─── Exercise text
Measuring Gaussian Rigidity Using Curved Substrates

The Gaussian (saddle splay) rigidity of fluid membranes controls their equilibrium topology but is notoriously difficult to measure. In lipid mixtures, typical of living cells, linear interfaces separate liquid ordered (LO) from liquid disordered (LD) bilayer phases at subcritical temperatures. Here, we consider such membranes supported by curved substrates that thereby control the membrane curvatures. We show how spectral analysis of the fluctuations of the LO-LD interface provides a novel way of measuring the difference in Gaussian rigidity between the two phases. We provide a number of conditions for such interface fluctuations to be both experimentally measurable and sufficiently sensitive to the value of the Gaussian rigidity, while remaining in the perturbative regime of our analysis.

Figure 1

A surface with the geometry of a catenoid, closed (arbitrarily) with a spherical cap, serving as a substrate for a bound membrane. A domain of LD (red, labeled $D_{\mathrm{LD}}$) is shown surrounded by LO (cyan). (a) The equilibrium LO-LD interface $\mathrm{\Gamma }$ is a symmetric circle. (b) Thermal fluctuations displace the LD domain (the $m=1$ mode shown), the mean squared magnitude of which provides a probe of Gaussian rigidity. (c) The arclength variable $t$, measured from the minimal catenoid radius $r_0$ along a line of constant $\varphi$, parametrizes a family of circles of radius $r(t)$ on the surface. (d) The interface displacement projected from above ${\epsilon }_{\perp }$, as might be observed experimentally.

Figure 2

Values of the nondimensionalized coupling ${\eta }_{\overline{k}}=-\mathrm{\Delta }\overline{k}/(\sigma r_0)$ that can be probed with our method as a function of the rescaled domain size $\widehat{t}=t/r_0$, provided all three feasibility constraints are satisfied. In this figure, we take relatively stringent limits on the constraint parameters, as explained in the main text. The blue, red, and black line correspond, respectively, to constraints I, II, and III. The yellow region is the intersection of these, and thus shows the values of ${\eta }_{\overline{k}}$ that could be measured for a suitable domain size.

Figure 3

The yellow region indicates the space of experimental systems that could allow for accurate measurement of the Gaussian rigidity contrast between two membrane phases by measuring the $m=1$ displacement mode sketched in Fig. 1, under the assumption $L_{\overline{k}}=400\mathrm{nm}$ and $L_{\sigma }=1\mathrm{nm}$. The catenoidal surface feature(s) have a neck radius $r_0$ and the equilibrium location of the interface is at (projected) distance $r$ from the symmetry axis. The solid lines correspond to criteria I with $L_{\mathrm{res}}=100\mathrm{nm}$ (blue), II with ${\eta }_{\mathrm{pert}}=1/40$ (red), and III with $\nu =0.5$ (black). Dashed lines show variations of these values of, respectively, $\pm 10\%$, $\pm 20\%$, and $\pm 50\%$. We disregard $r<r_0$ as the interface would lie on the spherical cap.
──────
─── Information supplied
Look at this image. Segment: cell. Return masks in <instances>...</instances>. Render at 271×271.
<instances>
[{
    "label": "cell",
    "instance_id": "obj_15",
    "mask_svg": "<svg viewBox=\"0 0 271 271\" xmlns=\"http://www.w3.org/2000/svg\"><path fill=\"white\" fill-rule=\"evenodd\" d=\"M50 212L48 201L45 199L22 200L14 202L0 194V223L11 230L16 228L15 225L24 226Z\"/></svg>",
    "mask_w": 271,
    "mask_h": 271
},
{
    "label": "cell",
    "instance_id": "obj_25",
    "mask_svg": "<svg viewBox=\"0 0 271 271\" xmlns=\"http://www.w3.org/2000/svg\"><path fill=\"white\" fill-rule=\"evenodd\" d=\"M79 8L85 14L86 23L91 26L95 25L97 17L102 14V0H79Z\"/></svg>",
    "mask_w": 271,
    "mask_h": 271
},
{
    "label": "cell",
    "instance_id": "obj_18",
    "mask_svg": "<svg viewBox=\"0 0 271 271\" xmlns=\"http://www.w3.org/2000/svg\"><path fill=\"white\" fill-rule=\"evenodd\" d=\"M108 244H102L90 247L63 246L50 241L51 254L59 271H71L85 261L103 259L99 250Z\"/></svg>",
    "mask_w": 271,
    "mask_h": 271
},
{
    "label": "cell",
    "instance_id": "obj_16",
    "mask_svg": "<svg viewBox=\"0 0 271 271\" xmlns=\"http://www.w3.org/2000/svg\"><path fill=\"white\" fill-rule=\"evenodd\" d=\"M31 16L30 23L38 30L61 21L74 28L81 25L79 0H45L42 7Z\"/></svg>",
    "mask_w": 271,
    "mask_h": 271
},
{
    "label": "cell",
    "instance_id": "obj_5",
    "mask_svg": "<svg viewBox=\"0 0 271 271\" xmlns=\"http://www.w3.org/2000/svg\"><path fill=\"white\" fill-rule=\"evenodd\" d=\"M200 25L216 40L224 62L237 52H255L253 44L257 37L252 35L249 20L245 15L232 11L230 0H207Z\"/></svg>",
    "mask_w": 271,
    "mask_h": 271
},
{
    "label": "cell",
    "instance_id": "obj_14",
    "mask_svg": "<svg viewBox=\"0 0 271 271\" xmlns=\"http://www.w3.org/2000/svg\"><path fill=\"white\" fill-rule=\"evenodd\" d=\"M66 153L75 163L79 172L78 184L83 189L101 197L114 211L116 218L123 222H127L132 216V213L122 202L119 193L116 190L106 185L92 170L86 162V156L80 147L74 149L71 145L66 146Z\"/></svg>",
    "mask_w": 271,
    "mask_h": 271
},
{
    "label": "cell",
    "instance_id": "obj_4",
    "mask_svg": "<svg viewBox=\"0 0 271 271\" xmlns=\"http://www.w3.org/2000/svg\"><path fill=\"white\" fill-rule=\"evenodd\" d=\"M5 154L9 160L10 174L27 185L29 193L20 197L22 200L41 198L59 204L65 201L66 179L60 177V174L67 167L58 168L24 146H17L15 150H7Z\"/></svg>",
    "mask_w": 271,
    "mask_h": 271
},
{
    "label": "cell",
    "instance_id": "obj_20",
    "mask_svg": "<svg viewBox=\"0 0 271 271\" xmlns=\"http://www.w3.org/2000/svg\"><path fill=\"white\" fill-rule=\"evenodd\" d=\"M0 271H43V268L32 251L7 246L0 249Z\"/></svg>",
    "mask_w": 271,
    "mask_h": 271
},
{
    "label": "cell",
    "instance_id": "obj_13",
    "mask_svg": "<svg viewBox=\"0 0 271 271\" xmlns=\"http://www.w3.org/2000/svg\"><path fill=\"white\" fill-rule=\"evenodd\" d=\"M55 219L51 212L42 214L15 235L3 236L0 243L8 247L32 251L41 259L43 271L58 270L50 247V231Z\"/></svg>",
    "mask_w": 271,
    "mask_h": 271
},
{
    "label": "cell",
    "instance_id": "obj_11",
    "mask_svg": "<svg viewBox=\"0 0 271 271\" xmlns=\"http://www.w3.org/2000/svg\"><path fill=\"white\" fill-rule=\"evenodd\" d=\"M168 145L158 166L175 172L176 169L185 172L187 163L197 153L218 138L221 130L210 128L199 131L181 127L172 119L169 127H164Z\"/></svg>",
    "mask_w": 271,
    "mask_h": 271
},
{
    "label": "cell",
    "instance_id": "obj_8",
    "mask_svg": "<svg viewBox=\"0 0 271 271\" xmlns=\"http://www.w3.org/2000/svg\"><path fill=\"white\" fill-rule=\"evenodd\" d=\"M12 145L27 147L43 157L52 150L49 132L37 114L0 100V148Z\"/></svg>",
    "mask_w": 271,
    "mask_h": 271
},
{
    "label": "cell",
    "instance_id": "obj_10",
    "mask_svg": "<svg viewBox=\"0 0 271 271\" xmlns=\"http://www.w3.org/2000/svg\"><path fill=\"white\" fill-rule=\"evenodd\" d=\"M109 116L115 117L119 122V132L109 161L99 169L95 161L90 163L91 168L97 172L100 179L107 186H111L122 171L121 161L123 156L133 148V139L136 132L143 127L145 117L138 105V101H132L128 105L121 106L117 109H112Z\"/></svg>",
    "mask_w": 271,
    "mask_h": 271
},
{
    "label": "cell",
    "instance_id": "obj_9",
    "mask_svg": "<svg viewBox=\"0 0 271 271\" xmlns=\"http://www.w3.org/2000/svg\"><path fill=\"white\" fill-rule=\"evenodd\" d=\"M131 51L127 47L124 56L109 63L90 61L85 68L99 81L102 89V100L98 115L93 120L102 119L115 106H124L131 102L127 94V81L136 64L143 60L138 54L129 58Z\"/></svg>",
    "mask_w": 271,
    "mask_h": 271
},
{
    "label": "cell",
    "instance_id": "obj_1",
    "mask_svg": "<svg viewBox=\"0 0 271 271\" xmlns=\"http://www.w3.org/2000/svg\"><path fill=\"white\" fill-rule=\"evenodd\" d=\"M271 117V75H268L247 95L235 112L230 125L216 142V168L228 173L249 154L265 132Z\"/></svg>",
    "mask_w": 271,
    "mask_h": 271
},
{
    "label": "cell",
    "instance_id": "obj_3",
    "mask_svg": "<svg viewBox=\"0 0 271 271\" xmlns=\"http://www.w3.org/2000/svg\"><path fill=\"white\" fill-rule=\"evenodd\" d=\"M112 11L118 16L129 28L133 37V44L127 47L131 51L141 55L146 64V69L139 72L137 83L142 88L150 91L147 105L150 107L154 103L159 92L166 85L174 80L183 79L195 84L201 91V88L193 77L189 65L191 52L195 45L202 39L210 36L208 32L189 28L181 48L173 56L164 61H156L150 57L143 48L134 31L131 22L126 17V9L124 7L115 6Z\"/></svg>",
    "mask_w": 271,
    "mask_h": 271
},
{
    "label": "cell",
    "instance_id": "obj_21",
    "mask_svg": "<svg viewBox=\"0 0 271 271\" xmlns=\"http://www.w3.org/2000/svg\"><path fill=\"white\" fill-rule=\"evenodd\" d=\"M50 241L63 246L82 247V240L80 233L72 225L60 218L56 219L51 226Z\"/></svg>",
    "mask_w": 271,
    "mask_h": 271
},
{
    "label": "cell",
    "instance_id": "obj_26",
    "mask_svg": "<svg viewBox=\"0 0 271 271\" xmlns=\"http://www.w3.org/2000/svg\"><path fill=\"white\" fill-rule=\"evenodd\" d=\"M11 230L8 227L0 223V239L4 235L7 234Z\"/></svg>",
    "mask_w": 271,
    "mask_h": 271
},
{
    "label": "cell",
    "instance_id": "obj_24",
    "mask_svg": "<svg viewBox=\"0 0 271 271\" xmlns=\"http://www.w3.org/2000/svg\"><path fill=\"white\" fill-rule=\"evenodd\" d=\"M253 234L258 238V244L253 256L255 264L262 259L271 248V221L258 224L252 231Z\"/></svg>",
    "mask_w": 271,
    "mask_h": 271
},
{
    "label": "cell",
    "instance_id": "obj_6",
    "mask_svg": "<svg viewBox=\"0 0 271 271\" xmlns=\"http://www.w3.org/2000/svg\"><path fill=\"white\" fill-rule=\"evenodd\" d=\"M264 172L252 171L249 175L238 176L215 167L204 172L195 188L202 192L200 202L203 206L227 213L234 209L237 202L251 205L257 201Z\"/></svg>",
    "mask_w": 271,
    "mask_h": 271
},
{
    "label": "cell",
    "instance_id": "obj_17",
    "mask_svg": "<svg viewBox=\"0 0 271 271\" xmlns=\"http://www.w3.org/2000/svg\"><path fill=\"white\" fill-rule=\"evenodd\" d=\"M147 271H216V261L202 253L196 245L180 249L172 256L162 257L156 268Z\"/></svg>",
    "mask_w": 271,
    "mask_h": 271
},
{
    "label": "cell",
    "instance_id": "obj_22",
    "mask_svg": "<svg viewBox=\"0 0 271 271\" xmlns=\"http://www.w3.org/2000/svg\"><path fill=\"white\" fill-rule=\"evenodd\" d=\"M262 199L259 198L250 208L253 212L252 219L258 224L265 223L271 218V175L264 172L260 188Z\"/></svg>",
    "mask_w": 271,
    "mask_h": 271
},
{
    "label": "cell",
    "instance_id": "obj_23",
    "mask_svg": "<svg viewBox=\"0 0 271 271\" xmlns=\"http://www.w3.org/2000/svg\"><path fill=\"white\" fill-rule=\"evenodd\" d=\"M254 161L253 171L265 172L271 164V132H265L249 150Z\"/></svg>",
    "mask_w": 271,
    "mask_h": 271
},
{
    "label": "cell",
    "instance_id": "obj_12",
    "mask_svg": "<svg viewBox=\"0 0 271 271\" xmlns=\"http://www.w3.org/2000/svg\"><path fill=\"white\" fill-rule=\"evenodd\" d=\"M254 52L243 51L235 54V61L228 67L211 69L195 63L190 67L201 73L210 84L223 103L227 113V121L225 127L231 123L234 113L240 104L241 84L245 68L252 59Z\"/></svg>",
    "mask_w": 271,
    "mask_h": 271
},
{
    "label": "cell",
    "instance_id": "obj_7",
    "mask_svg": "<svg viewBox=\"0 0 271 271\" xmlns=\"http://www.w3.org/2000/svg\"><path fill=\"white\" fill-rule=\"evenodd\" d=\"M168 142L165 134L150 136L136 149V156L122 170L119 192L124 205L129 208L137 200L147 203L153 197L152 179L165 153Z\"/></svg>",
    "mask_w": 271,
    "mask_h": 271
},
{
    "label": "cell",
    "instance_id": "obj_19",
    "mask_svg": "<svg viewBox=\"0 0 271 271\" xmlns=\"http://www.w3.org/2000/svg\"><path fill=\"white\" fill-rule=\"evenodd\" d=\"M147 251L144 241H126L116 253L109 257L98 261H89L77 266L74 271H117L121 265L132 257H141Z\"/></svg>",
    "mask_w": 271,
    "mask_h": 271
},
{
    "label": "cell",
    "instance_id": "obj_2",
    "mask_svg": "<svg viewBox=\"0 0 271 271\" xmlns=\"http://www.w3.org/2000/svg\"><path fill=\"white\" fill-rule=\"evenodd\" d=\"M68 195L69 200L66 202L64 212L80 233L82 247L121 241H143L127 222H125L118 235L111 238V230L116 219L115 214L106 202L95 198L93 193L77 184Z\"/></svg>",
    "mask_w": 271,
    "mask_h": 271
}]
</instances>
──────
--- Tasks and exercises ---
• a. From the Gaussian rigidity text, set down the passage that opens with the words containing "Values of the" and closes with "suitable domain size.".
• b. In the text on measuring Gaussian rigidity, what do the blue, red, and black lines in Figure 2 correspond to?

--- Task solutions ---
• a.
Values of the nondimensionalized coupling ${\eta }_{\overline{k}}=-\mathrm{\Delta }\overline{k}/(\sigma r_0)$ that can be probed with our method as a function of the rescaled domain size $\widehat{t}=t/r_0$, provided all three feasibility constraints are satisfied. In this figure, we take relatively stringent limits on the constraint parameters, as explained in the main text. The blue, red, and black line correspond, respectively, to constraints I, II, and III. The yellow region is the intersection of these, and thus shows the values of ${\eta }_{\overline{k}}$ that could be measured for a suitable domain size.

• b. Constraints I, II, and III, respectively.